## Given entries
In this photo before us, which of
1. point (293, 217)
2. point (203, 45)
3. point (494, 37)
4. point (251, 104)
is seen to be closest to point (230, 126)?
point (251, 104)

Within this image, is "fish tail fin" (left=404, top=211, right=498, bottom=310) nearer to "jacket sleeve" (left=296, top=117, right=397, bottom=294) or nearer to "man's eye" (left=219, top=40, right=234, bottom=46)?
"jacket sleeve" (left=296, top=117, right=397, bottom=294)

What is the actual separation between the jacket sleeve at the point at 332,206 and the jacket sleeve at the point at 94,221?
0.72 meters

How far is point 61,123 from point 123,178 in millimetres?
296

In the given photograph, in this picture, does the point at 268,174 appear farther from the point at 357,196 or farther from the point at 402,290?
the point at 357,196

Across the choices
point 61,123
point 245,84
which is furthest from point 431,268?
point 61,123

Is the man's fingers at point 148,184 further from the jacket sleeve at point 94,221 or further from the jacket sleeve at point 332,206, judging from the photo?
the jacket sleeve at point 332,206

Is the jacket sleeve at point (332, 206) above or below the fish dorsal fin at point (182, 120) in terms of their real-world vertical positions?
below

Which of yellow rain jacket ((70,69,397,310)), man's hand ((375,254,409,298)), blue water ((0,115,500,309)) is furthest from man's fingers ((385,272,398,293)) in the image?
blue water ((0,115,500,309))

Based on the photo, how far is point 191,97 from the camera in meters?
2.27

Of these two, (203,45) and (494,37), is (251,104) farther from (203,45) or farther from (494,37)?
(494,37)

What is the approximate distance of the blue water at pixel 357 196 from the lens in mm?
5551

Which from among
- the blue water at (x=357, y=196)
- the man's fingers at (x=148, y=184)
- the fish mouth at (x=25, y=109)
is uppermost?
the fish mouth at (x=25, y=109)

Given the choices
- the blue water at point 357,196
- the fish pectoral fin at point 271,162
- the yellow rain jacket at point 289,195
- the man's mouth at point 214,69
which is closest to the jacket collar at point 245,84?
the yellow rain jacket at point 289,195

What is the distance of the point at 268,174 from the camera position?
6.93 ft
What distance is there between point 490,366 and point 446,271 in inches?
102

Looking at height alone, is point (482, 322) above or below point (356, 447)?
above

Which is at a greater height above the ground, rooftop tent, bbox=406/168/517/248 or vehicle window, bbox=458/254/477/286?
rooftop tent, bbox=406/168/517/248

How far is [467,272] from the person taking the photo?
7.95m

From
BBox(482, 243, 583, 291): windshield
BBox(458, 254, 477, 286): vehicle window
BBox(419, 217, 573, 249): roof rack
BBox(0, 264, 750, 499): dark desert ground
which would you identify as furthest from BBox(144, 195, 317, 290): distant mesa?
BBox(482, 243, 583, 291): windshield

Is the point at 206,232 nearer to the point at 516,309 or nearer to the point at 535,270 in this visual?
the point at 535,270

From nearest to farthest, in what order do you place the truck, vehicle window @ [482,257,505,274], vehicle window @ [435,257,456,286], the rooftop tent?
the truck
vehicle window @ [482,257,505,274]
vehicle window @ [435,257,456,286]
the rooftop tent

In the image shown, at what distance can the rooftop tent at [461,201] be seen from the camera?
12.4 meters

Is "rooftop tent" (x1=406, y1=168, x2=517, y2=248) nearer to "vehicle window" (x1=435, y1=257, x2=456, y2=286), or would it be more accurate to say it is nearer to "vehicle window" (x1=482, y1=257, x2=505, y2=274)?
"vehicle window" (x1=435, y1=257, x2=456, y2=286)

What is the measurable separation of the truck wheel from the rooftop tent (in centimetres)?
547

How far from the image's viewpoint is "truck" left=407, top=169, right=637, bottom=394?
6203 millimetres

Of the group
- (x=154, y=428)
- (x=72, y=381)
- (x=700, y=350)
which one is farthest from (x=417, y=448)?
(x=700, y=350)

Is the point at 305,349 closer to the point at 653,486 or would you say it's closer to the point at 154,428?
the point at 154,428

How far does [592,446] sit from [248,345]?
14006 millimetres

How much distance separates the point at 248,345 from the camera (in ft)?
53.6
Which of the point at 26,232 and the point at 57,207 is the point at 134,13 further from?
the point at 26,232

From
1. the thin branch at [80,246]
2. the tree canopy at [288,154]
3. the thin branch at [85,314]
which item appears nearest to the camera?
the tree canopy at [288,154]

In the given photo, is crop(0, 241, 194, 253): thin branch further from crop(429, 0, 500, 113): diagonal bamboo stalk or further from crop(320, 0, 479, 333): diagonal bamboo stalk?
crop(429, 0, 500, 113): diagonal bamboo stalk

## What is asked
Arrange the entries as a two-column CSV with the columns entry_text and answer, one row per entry, each field in double quotes and any line breaks replaced by spaces. Begin at the line that has "What distance is" and stop after the line that has "12.4 meters".

## Solution below
entry_text,answer
"What distance is there between point 490,366 and point 446,271 in inches?","102"
"Looking at height alone, is point (482, 322) above or below point (356, 447)?","above"
"Which is at a greater height above the ground, rooftop tent, bbox=406/168/517/248 or vehicle window, bbox=458/254/477/286?","rooftop tent, bbox=406/168/517/248"
"How far is [467,272] from the person taking the photo?","7.95m"
"From BBox(482, 243, 583, 291): windshield BBox(458, 254, 477, 286): vehicle window BBox(419, 217, 573, 249): roof rack BBox(0, 264, 750, 499): dark desert ground which would you identify as furthest from BBox(144, 195, 317, 290): distant mesa?","BBox(482, 243, 583, 291): windshield"
"Is the point at 206,232 nearer to the point at 516,309 or nearer to the point at 535,270 in this visual?","the point at 535,270"
"From nearest to farthest, in what order do you place the truck, vehicle window @ [482,257,505,274], vehicle window @ [435,257,456,286], the rooftop tent?","the truck vehicle window @ [482,257,505,274] vehicle window @ [435,257,456,286] the rooftop tent"
"In the image shown, at what distance can the rooftop tent at [461,201] be seen from the camera?","12.4 meters"